En Suginoya también es posible pasar la noche en unos chalets de madera ocultos en el denso bosque y donde el sonido de fondo será el paso del agua en el arroyo cercano. También aquí hay un onsen con vistas a la abundante naturaleza y rodeado de la densa jungla de cedros de Yakushima. Tal vez fue aquí donde Matthew Barney tomó un baño, y después de haber compartido un vaso de sake con el señor Suginoya, decidió que éste era uno de los lugares más mágicos del planeta.

Más de Kyushu

Kagoshima es una agradable ciudad portuaria, vecina de un impresionante estratovolcán, el Sakurajima.
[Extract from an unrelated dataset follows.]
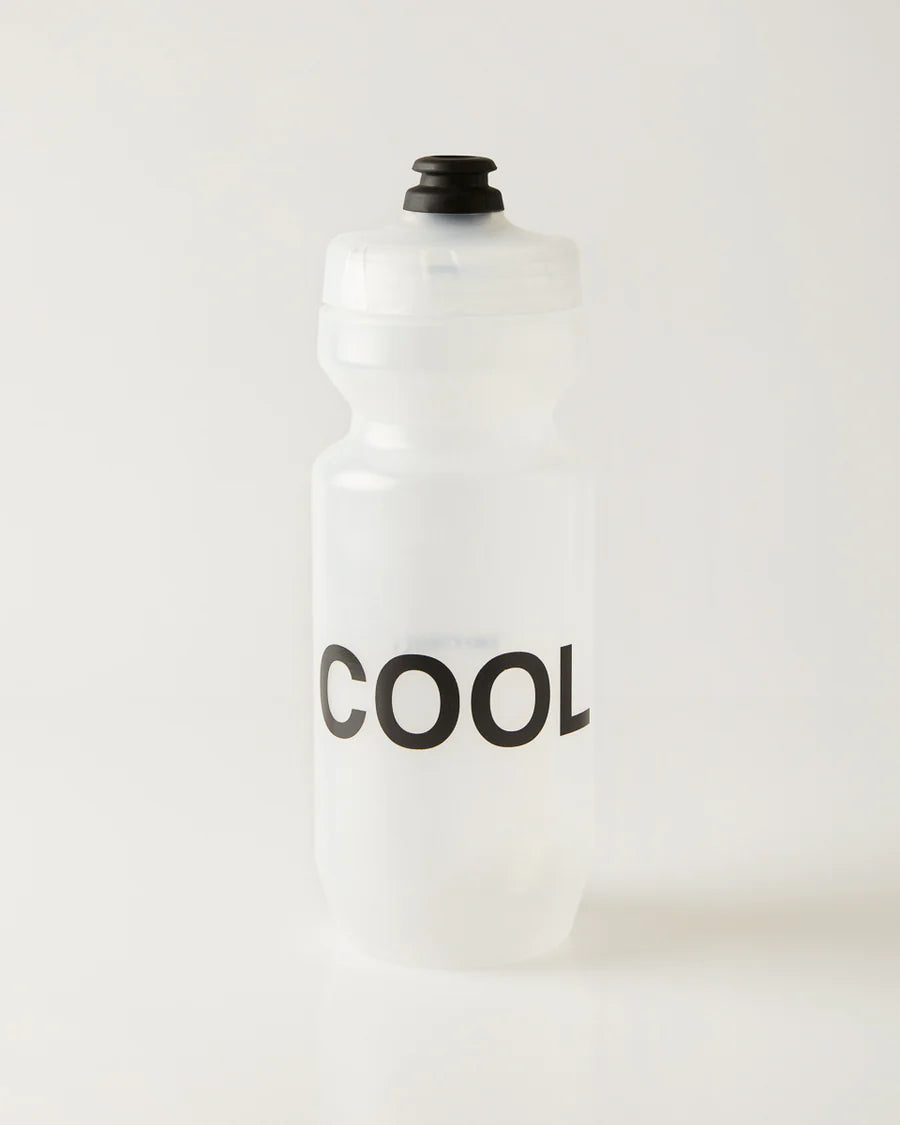 Fingerscrossed #Bidon Cool ビドン | CYCLISM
Nosotros tomamos el Hayato no Kaze, el tren histórico que nos lleva a Kareigawa Station, una de las paradas de tren más antiguas y pintorescas del país. Por un momento nos da la impresión de que el Hayato es hermano menor del Orient Express: negro brillante con letras doradas y ventanas panorámicas que miran hacia el verde y exuberante paisaje de Kyushu. La mujer que se encarga de revisar los boletos va impecablemente vestida y nunca pierde la sonrisa, dándole la bienvenida a cada pasajero. En Kareigawa, una estación que fue construida en su totalidad en madera oscura, la pequeña plataforma hace que todos los viajeros sientan un poco de nostalgia.

Al salir tomamos un taxi a Wasure no Sato Gajoen, una joya de ryokan que se esconde junto a un río con fuertes corrientes y unas humeantes aguas termales. Los viajeros llegan hasta aquí para relajarse y entregarse al régimen de ryokan-onsen. Uno se registra y recibe a cambio una yukata—un tipo de kimono informal, además de calcetines y chanclas de madera—. Hay también una especie de saco, para la época de frío y una pijama, para la hora de dormir. En un ryokan la idea es que uno no tiene que usar su propia ropa, sino enfundarse en la yukata y relajarse como lo hacen los japoneses.
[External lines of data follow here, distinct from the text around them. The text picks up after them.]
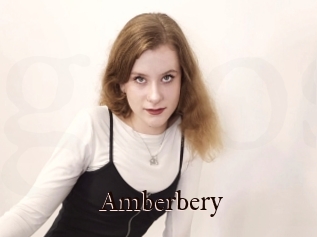 Amberbery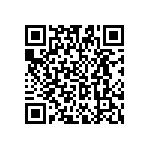 MAX6315US25D1-T QRCode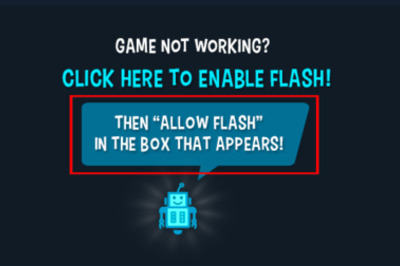 How to Play Papa's Scooperia on PC or Mac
En Wasure no Sato Gajoen hay varios baños termales públicos de fuentes naturales con agua calientísima, pero también hay algunas habitaciones que ofrecen su propio baño privado, para aquellos que prefieran un poco de privacidad a la hora de entrar desnudo al agua (en Japón es impensable entrar a un onsen con traje de baño o cualquier tipo de prenda). La mayoría de los ryokanes siempre incluyen las comidas, especialmente el desayuno nipón (hay que olvidarse de los croissants o incluso del café, aquí se empieza el día con té verde, arroz, pescado, sopa miso y otras delicias locales), mientras que la cena suele ser un catálogo de pequeños platitos además de un platillo principal.
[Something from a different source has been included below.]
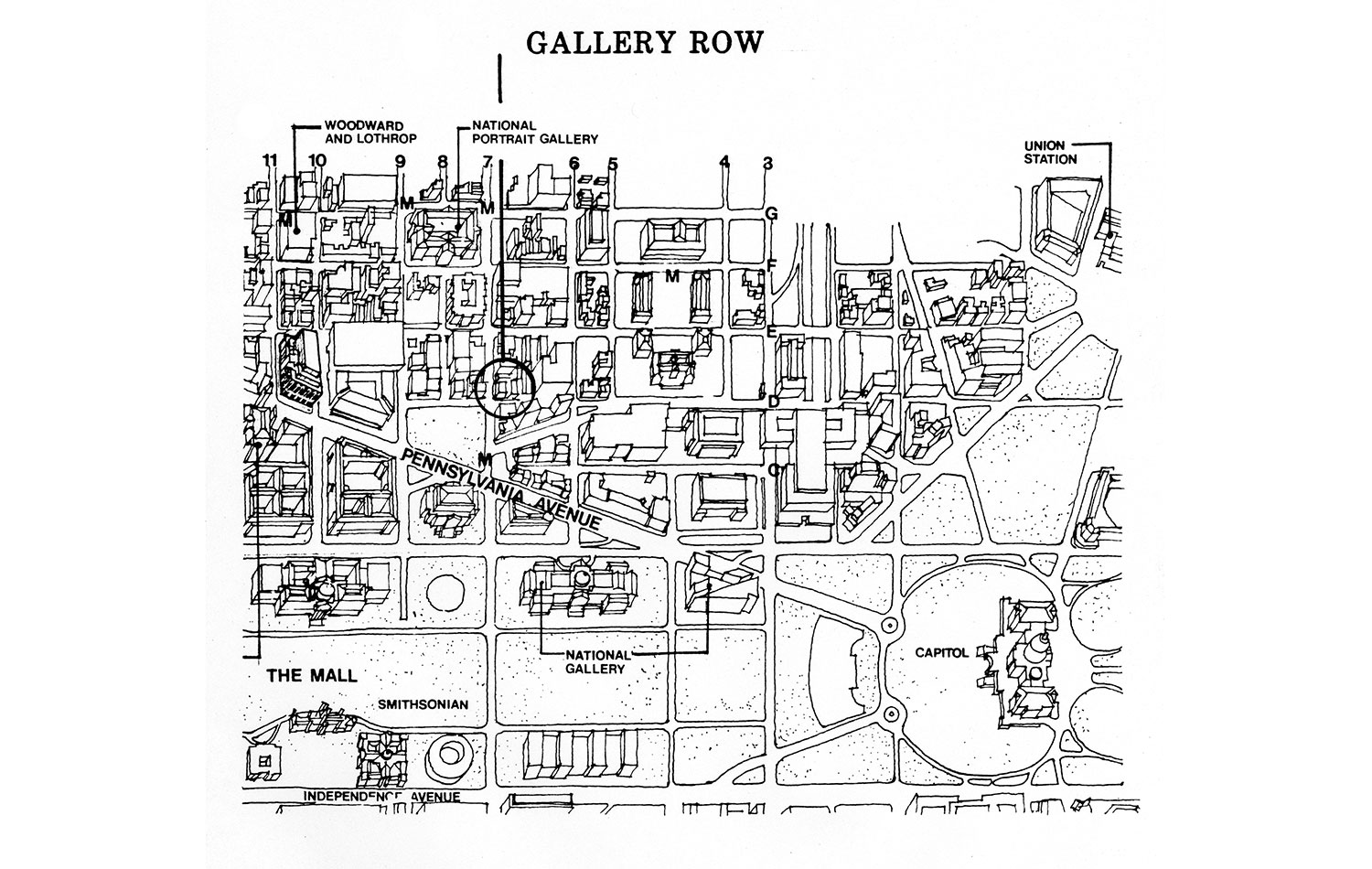 gallery-row-site.jpg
Wasure es un tesoro bien oculto donde uno puede toparse con elegantes pollos que deambulan por los caminos que llevan a las habitaciones, y donde los únicos sonidos que llegan provienen del río y de la naturaleza combinados con el olor de las chimeneas. En las noches, después de la cena —en la privacidad de la habitación, pues cada huésped tiene una host que se encarga de servir la cena en el cuarto— todo el mundo se encuentra para tomar un sochu alrededor de una fogata al aire libre. De vez en cuando un pollo japonés se asoma, como para revisar que todo transcurra en orden. Y es que esta vida tranquila y llena de calma, en el sur de Japón, puede ser increíblemente simple y hermosa.